Week #11 — FanFiction & the Hugos

In the space of a few months, it is possible that we might have Hugo-winning authors in our classes. And this could be true for literally hundreds of thousands of classrooms as well as hundreds of thousands of offices worldwide. This spring, fanfiction archive An Archive of Our Own (AO3 — https://archiveofourown.org/) was nominated for a Hugo award in the Related Works category, and it’s a big deal

Okay — let me backtrack:

  • Hugo Awards: The Hugo Awards have been presented to outstanding works by the World Science Fiction Society since 1953. The works nominated span across all media types and include not only sci-fi but horror, fantasy or works the members of WorldCon deem appropriate.
  • Related Works: This is a catch-all category for works that are largely tangential to the corpus of creative works–past winners have included encyclopedias, compendiums, and critical or literary analysis.

Now, some people will tell you this is NOT a big deal, and their arguments go something like this:

  1. the nomination and voting processes for the Hugos are incredibly open to fans, not just “experts”
  2. fanfiction is not “real” writing
  3. the nomination is as much for the sites organizational apparatus and search mechanism as for the content

Here’s why it is a big deal: the nomination represents a shift — for some people a shift that will still take years to happen in their view, but a shift nevertheless.

One piece of that shift is decidedly cultural–it was only 3 to 6 years ago that the Hugo nomination process was utterly disrupted by the attempts of the right-wing Sad Puppies movement to dominate the nominations. In 2015, at the height of the Gamergate controversy*, the Hugo nomination rules made it possible for the Sad Puppies to impose a full slate of nominees in many categories that were so unpopular or offensive/irritating to the larger body that “No Award” won in the majority of categories. The Hugos made important changes to their process to prevent this domination while still allowing the process to be fan-driven.

So how does the AO3 nomination demonstrate a cultural shift? AO3 is an online archive for user-generated fanfiction. The site was established by the Organization for Transformative Works, a non-profit dedicated to archiving fanworks, and has been run by the registered users, who are overwhelmingly female. The archive is a play on words from Virginia Woolf’s A Room of One’s Own and was established in part in reaction to the harsh criticism most fanfiction received from the male administrators and members at FanLib. The archive is also regarded as highly LGBTQ-friendly — in short, almost everything the Sad Puppies were opposed to in 21st-century sci-fi/fantasy/horror genres.

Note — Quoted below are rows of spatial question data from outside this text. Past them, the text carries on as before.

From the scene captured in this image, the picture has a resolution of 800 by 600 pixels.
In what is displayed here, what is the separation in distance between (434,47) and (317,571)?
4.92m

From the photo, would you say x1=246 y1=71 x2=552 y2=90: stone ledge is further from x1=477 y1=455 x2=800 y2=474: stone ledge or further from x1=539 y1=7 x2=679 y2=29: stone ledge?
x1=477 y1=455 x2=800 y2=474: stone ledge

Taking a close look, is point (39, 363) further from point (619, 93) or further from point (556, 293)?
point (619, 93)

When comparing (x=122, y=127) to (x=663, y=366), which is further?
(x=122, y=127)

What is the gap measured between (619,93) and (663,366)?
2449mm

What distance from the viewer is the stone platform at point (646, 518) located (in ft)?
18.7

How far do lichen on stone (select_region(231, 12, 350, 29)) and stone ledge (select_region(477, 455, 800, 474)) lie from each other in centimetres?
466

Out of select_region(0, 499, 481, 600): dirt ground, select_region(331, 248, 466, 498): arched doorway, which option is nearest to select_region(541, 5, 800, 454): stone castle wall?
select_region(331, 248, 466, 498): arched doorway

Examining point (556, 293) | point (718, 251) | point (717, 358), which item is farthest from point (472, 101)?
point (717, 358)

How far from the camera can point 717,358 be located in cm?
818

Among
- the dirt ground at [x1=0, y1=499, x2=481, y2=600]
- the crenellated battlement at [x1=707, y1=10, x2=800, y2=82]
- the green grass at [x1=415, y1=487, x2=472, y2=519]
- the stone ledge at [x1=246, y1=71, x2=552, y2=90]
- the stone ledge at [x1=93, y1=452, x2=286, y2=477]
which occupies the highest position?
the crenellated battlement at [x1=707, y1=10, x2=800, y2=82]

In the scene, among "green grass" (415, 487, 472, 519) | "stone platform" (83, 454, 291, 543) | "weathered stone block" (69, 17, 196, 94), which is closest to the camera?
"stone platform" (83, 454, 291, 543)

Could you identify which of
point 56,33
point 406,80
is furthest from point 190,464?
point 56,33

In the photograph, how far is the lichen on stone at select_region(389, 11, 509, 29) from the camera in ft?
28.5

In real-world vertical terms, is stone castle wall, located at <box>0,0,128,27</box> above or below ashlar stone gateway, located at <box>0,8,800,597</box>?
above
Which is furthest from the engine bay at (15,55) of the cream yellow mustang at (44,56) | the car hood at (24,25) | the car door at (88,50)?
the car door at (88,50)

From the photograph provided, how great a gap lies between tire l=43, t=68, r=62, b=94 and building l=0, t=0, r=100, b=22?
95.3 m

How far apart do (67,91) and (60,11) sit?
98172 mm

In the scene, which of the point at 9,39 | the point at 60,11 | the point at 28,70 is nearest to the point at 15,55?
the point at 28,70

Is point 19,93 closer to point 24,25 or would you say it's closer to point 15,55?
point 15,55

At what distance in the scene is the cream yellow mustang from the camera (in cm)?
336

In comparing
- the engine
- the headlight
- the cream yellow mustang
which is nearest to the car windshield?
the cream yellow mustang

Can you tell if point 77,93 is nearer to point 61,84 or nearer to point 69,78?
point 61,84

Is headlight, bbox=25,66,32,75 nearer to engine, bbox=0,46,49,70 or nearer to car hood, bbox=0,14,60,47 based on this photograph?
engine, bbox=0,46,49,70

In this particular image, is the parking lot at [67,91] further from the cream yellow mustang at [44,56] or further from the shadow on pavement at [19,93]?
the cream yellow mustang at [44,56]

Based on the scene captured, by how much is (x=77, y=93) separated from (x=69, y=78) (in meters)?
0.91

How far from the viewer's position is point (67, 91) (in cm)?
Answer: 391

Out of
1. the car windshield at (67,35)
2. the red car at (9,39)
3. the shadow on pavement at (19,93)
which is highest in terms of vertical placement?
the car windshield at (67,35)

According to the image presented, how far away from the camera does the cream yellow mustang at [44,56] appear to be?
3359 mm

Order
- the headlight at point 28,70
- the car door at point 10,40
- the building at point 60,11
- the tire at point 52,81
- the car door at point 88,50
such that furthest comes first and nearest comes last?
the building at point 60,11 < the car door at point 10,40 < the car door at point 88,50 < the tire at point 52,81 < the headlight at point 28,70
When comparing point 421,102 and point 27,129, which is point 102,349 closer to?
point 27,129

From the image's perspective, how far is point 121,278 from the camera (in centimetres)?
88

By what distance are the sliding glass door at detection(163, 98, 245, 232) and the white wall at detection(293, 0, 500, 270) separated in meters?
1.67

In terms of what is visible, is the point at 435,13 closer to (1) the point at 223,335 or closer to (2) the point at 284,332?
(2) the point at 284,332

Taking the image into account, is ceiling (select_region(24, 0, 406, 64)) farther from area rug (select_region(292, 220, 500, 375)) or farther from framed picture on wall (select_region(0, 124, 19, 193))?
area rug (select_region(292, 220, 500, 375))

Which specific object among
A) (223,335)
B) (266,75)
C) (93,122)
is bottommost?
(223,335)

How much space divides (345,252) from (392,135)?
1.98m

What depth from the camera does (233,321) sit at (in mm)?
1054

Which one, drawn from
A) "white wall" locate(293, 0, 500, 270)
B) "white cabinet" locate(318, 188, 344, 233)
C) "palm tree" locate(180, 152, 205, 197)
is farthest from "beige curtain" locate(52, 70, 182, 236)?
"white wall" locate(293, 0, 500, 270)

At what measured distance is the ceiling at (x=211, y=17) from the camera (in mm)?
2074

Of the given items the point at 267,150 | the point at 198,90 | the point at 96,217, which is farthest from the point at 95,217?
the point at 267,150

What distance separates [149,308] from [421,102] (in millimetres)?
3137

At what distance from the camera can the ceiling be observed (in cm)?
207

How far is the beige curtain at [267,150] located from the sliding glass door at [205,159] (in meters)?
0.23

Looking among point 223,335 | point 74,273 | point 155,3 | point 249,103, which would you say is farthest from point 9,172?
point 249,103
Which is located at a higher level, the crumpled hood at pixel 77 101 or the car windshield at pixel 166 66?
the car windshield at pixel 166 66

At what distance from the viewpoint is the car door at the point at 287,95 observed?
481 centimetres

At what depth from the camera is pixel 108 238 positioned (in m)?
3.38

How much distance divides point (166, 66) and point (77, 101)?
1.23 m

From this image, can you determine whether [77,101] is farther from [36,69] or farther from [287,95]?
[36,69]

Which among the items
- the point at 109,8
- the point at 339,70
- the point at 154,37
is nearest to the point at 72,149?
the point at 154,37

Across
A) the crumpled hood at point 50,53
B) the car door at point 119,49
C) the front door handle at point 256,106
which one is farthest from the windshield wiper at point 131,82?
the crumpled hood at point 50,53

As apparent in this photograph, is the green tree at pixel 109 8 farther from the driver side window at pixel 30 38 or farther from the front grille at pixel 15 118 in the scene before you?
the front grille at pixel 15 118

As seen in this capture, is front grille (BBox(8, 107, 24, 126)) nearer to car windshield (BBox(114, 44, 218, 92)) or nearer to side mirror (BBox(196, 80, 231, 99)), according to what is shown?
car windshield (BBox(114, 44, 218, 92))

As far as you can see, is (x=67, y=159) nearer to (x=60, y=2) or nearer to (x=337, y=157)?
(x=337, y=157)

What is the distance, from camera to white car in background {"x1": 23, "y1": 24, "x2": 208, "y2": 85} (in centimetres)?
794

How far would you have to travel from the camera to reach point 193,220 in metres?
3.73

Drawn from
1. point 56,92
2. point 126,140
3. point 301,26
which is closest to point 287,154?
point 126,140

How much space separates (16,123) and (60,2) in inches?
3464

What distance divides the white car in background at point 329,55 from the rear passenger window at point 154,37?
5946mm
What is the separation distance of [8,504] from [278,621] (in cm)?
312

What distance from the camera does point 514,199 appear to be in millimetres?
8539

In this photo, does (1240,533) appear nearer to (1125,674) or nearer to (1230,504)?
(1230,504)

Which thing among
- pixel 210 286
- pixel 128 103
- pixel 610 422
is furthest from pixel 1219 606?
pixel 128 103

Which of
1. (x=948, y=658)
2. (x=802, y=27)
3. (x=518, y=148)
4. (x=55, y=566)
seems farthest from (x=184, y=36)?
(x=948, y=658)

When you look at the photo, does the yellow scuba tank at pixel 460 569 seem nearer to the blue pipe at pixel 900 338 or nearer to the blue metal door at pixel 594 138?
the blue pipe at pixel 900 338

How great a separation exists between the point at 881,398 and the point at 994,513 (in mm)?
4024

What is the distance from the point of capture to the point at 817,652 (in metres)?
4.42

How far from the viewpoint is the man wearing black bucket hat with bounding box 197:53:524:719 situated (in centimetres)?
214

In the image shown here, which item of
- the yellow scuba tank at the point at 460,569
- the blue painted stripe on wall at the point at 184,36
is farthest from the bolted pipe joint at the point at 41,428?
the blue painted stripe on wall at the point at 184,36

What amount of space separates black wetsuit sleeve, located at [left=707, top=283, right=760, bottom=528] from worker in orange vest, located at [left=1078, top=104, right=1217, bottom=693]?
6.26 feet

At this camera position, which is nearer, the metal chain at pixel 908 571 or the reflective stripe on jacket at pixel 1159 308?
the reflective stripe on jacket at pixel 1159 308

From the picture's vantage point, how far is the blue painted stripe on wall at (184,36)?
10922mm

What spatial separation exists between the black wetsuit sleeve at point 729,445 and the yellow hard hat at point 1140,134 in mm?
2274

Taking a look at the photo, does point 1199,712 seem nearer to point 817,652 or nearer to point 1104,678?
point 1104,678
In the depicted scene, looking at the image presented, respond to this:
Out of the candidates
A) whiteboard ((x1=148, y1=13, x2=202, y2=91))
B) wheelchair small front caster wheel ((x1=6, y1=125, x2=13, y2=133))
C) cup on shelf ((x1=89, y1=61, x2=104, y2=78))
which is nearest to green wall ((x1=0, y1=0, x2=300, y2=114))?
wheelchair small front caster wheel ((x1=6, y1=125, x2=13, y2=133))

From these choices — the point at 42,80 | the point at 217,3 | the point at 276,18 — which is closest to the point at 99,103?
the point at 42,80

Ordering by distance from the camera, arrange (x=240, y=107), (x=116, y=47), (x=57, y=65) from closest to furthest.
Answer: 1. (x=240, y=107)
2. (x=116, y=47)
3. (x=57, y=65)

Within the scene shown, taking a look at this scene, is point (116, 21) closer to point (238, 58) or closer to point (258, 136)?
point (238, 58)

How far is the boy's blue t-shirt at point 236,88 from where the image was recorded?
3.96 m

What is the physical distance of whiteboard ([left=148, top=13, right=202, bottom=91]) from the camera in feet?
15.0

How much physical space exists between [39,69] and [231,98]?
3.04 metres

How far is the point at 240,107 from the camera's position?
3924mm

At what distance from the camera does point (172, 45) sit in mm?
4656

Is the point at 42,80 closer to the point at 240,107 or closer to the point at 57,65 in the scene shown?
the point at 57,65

Beyond signaling a more inclusive community in WorldCon and the Hugos, however, the nomination of AO3 also represents a growing regard for fanfiction itself. Fanfiction, of course, has long been acceptable so long as it had the right pedigree–if you are John Gardner writing Grendel, Seth Graham-Smith inserting zombies in Pride and Prejudice, or Verdi scoring Macbeth or Falstaff, but if you are EL James developing racy Twilight fanfic, not so much. Many, of course, can draw real distinctions–there is a difference between Margaret Atwood’s Hogarth series entry Hag Seed and an immature and inarticulate retelling of The Tempest, but the importance of fanfiction is often not in the texts written but in the storyworlds built and, even more important, the audiences engaged.